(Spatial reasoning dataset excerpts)

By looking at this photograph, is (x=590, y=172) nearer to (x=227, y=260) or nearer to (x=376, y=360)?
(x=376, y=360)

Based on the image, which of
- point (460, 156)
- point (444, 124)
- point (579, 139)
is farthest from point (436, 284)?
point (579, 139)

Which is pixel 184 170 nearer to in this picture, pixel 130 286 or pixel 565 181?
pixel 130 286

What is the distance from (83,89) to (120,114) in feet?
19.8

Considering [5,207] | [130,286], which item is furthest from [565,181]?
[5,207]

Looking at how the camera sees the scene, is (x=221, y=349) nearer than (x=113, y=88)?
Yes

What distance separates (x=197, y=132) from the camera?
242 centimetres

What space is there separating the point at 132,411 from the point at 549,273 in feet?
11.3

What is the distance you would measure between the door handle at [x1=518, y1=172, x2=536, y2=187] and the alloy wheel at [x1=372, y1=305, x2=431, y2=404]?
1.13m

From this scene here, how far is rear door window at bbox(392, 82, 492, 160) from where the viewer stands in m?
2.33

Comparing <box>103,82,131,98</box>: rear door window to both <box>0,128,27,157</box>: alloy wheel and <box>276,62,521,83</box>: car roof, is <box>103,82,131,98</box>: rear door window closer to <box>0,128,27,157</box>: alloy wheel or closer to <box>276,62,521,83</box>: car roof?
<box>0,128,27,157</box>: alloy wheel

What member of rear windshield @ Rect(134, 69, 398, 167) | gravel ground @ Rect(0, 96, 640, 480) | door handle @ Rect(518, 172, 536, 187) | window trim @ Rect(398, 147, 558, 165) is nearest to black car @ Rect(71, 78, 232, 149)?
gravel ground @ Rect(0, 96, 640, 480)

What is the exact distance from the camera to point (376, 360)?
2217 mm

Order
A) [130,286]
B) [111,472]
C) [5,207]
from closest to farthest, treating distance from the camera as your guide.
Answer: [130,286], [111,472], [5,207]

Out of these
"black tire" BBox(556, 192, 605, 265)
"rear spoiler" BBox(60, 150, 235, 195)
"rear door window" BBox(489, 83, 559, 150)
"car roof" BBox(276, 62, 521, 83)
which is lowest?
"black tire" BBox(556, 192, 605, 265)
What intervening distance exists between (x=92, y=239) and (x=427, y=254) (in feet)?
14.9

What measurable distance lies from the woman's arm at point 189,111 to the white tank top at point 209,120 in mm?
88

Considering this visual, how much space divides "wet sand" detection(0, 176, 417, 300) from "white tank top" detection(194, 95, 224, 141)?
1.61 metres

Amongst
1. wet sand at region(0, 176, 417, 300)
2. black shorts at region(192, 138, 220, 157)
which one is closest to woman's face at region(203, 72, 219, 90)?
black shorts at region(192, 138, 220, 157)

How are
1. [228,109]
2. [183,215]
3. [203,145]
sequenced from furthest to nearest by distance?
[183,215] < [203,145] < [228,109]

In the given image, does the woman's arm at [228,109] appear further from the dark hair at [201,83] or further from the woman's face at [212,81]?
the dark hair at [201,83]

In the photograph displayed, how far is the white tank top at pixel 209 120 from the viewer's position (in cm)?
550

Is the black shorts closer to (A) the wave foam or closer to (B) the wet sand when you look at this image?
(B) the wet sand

Written problem:
Repeat the listing in full, keeping every line exactly as it is.

Solution:
By looking at this photograph, is (x=590, y=172) nearer to (x=227, y=260) or nearer to (x=376, y=360)?
(x=376, y=360)

Based on the image, which of
- point (460, 156)
- point (444, 124)
- point (579, 139)
is farthest from point (436, 284)?
point (579, 139)

Which is pixel 184 170 nearer to in this picture, pixel 130 286 or pixel 565 181?
pixel 130 286

What is the distance from (83,89) to (120,114) in feet?
19.8

Considering [5,207] | [130,286], which item is furthest from [565,181]?
[5,207]

Looking at how the camera sees the scene, is (x=221, y=349) nearer than (x=113, y=88)?
Yes

What distance separates (x=197, y=132) from the camera?
242 centimetres

What space is there separating the point at 132,411 from the point at 549,273 in feet?
11.3

What is the distance you would measure between the door handle at [x1=518, y1=172, x2=536, y2=187] and the alloy wheel at [x1=372, y1=305, x2=431, y2=404]?
1.13m

From this scene here, how far is rear door window at bbox(392, 82, 492, 160) from where the viewer stands in m?
2.33

Comparing <box>103,82,131,98</box>: rear door window to both <box>0,128,27,157</box>: alloy wheel and <box>276,62,521,83</box>: car roof, is <box>103,82,131,98</box>: rear door window closer to <box>0,128,27,157</box>: alloy wheel or closer to <box>276,62,521,83</box>: car roof?
<box>0,128,27,157</box>: alloy wheel

What member of rear windshield @ Rect(134, 69, 398, 167) | gravel ground @ Rect(0, 96, 640, 480) | door handle @ Rect(518, 172, 536, 187) | window trim @ Rect(398, 147, 558, 165) is nearest to black car @ Rect(71, 78, 232, 149)?
gravel ground @ Rect(0, 96, 640, 480)

What is the exact distance from the camera to point (376, 360)?
2217 mm

Order
A) [130,286]
B) [111,472]
C) [5,207]
from closest to farthest, treating distance from the camera as your guide.
Answer: [130,286], [111,472], [5,207]

Out of these
"black tire" BBox(556, 192, 605, 265)
"rear spoiler" BBox(60, 150, 235, 195)
"rear door window" BBox(489, 83, 559, 150)
"car roof" BBox(276, 62, 521, 83)
which is lowest?
"black tire" BBox(556, 192, 605, 265)
What intervening distance exists between (x=92, y=239) and (x=427, y=254) (in feet)?
14.9

What measurable distance lies from the woman's arm at point 189,111 to the white tank top at point 209,120 in mm?
88

Considering this visual, how much space divides "wet sand" detection(0, 176, 417, 300) from "white tank top" detection(194, 95, 224, 141)?
1.61 metres

Amongst
1. wet sand at region(0, 176, 417, 300)
2. black shorts at region(192, 138, 220, 157)
which one is closest to woman's face at region(203, 72, 219, 90)?
black shorts at region(192, 138, 220, 157)

How are
1. [228,109]
2. [183,215]
3. [203,145]
sequenced from furthest to nearest by distance?
[183,215] < [203,145] < [228,109]

In the given image, does the woman's arm at [228,109] appear further from the dark hair at [201,83] or further from the woman's face at [212,81]?
the dark hair at [201,83]

In the photograph displayed, how far is the white tank top at pixel 209 120 from the viewer's position (in cm)?
550

Is the black shorts closer to (A) the wave foam or closer to (B) the wet sand when you look at this image?
(B) the wet sand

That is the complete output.